Grammy Awards
Mit fünf Grammys ist Jon Batiste der Abräumer der Verleihung

Vor sechs Jahren kannte ihn am Montreux Jazzfestival noch kaum jemand. Jetzt holte er mit Abstand am meisten Awards, darunter für «We Are» das Album des Jahres.

Stefan Künzli
Drucken
Jon Batiste ist ein aufsteigender Star mit Begabung in verschiedenen Sparten.

Jon Batiste ist ein aufsteigender Star mit Begabung in verschiedenen Sparten.

Bild: David Needleman / Universal Music

«Hi, I’m Jon Batiste. Ich soll hier spielen». Der Musiker, der da verspätet zur Probe zur Geburtstags-Gala «50 Jahre Jazzfestival Montreux» reingeschlurft kam, machte einen ziemlich verpeilten Eindruck. «Er war null vorbereitet», erinnert sich Bandleader Pepe Lienhard, der 2016 die Proben im Casino leitete. Doch als er sich ans Klavier setzte, war er voll da und am Konzert lieferte er eine irrwitzige Version von «What A Wonderful World».

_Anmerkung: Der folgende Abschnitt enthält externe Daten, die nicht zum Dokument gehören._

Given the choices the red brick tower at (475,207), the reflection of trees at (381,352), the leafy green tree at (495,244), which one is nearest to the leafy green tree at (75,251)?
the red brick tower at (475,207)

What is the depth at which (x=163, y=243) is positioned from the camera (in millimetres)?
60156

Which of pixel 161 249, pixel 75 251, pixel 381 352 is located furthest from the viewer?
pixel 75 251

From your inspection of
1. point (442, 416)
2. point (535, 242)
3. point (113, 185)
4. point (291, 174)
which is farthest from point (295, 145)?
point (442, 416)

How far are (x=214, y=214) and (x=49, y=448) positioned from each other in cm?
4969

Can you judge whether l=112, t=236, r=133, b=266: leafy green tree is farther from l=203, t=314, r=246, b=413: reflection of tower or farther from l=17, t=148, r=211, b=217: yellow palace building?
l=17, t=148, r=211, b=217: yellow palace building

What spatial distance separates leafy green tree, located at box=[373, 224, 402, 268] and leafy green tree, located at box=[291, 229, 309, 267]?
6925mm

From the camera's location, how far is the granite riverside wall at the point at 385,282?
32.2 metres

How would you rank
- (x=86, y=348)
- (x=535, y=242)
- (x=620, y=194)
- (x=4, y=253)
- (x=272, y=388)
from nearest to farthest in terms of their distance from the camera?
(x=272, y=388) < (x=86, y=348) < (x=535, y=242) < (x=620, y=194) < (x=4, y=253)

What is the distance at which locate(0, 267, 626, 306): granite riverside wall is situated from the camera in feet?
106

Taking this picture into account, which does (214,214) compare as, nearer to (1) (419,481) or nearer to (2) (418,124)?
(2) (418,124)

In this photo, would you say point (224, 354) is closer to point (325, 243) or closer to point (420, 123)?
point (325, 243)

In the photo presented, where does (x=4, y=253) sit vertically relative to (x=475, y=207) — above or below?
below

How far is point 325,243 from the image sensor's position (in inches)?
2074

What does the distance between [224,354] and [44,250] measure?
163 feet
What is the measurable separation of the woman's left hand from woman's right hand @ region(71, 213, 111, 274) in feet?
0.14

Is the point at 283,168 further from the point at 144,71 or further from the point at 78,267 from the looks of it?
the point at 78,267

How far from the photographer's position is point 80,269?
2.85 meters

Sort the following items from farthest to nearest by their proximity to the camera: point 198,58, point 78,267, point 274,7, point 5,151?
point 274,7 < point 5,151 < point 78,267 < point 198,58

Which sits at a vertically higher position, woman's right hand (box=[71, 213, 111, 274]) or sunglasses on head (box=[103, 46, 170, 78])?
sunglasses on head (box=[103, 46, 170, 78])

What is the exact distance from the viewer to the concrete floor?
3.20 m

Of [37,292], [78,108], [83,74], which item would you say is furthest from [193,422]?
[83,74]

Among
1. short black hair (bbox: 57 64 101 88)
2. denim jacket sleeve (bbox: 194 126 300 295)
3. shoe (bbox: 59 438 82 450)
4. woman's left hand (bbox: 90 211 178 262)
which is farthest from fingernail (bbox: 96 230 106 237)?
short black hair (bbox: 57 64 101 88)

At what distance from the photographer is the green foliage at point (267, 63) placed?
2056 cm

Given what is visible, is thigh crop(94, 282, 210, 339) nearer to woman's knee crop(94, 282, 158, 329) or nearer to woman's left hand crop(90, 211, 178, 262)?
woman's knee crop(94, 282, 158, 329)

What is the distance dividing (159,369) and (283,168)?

2016: Gala «50 Jahre Jazzfestival Montreux» mit Pepe Lienhard.

youtube

Sechs Jahre später ist der verpeilte Musiker auf dem Musikerolymp angekommen. Im letzten Jahr wurde Batiste für die Filmmusik des Animationsfilms «Soul» mit einem Oscar ausgezeichnet. Jetzt ist er für die Grammy-Verleihung am 4. April elfmal nominiert. Eine Sensation für einen Jazzmusiker! Nur Michael Jackson und Babyface hatten aufs mal noch mehr Nominierungen.

2013: Jamsession in Montreux.

youtube

Jon Batiste stammt aus einer Musikerdynastie aus New Orleans und stand mit der Familienband schon mit acht Jahren im Rampenlicht. «Musik war in meinem Leben, solange ich mich erinnern kann. Sie war wie die Luft, die wir atmen», sagte er in einem Interview mit der «Zeit». Er begann mit Schlagzeug, wechselte zum Klavier und gesungen hat er sowieso immer.

Mit 14 debütierte er mit seiner Band, zog mit 17 nach New York, veröffentlichte sein Debüt und studierte an der renommierten Juilliard School. 2013 erreichte er mit «Social Music» die Spitze der Jazz-Charts. Landesweite Bekanntheit erlangte er als Bandleader der «Late Show with Stephen Colbert».

Seine Karriere scheint nur eine Richtung zu kennen: nach oben. Doch Baptiste wehrt ab. Nach seinem Erfolgsrezept gefragt, sagt er: «Ich scheitere ständig. Der Weg zu grossen Erfolgen ist mit vielen kleinen Niederlagen gepflastert. Es ist also wichtig, in schöner Regelmässigkeit zu scheitern.» Doch nun ist er erst mal ganz oben.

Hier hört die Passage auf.